Rafael Toral est un explorateur invétéré. Le musicien portugais s’est aventuré dans de multiples univers musicaux tout au long de sa longue carrière, tous plus élaborés les uns que les autres. Albums de guitare ambiante comme ceux de 1994 Corps sain, esprit sain et les années 1995 Champ de vagues a prêté une attention particulière aux changements progressifs des tons tenus de longue date. Lorsqu’il a laissé sa guitare derrière lui et a commencé son programme spatial, il a créé un orchestre d’instruments électroniques qu’il a lui-même fabriqués et qui bourdonnent, gazouillent et gazouillent comme des transmissions interstellaires. Avec ceux de 2024 Évolution spectraleil a tissé ces fils diaphanes avec des idées harmoniques empruntées aux recueils de chansons de jazz du XXe siècle, pour un effet merveilleux et mystérieux. Avec Voyager légeril se précipite plus loin dans le passé, étendant les standards en drones étincelants. C’est une étape évolutive qui à la fois synthétise sa pratique et la lance dans une nouvelle direction.
Voyager léger puise aux mêmes sources que Évolution spectrale l’a fait, mais les interprète beaucoup plus littéralement. Où Toral a abstrait les changements d’accords de « Take the ‘A’ Train » et « I Got Rhythm » pour les utiliser comme colonne vertébrale de la musique sur Évolution spectraleavec Voyager légeril place les mélodies des chansons au centre, les articulant, les superposant et les développant clairement.
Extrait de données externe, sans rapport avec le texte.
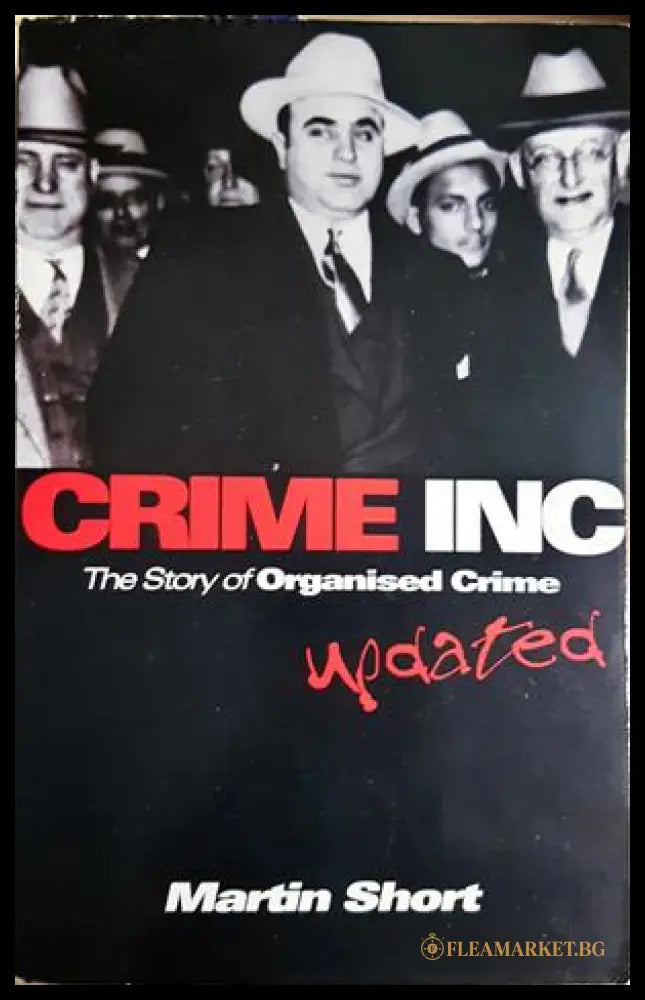 Crime Inc. The Story of Organised Crime, Martin Short (301705261158) - Martin Short - Книга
Où Évolution spectrale était brillant et gazeux, rendant ses fondements harmoniques presque méconnaissables, sur Voyager léger il nous donne souvent des interprétations claires et sans équivoque de mélodies bien connues, allongeant chaque note et laissant les phrases se dérouler à la vitesse d’un escargot. Le résultat est une réimagination des standards du jazz sous forme d’études de drones.
Le déroulement glaciaire Voyager léger est une vitrine des techniques que Toral a perfectionnées depuis les années 90. Il a toujours fait une musique patiente. Il laisse ses phrases se dérouler si longtemps qu’elles commencent à se sentir détachées ; son rythme se situe quelque part entre la dérive de Brian Eno et la concentration intense d’Éliane Radigue. Bien que sa musique semble souvent légère, elle est complexe, chaque drone comprenant de nombreuses phrases qui ont été assemblées. Parfois, de nouvelles mélodies percent les nuages brumeux qui donnent sa forme à sa musique, chacune inaugurant un changement de texture, d’harmonie ou de timbre. Sur Voyager légerla plupart des morceaux suivent des schémas redevables aux standards, mais regardent sous la surface et il y a de nombreuses couches qui s’entremêlent, comme le délicat oscillation d’une note soutenue lorsqu’elle est tenue sur une longue période de temps, ou des mélodies acérées qui apparaissent parmi les panaches sonores.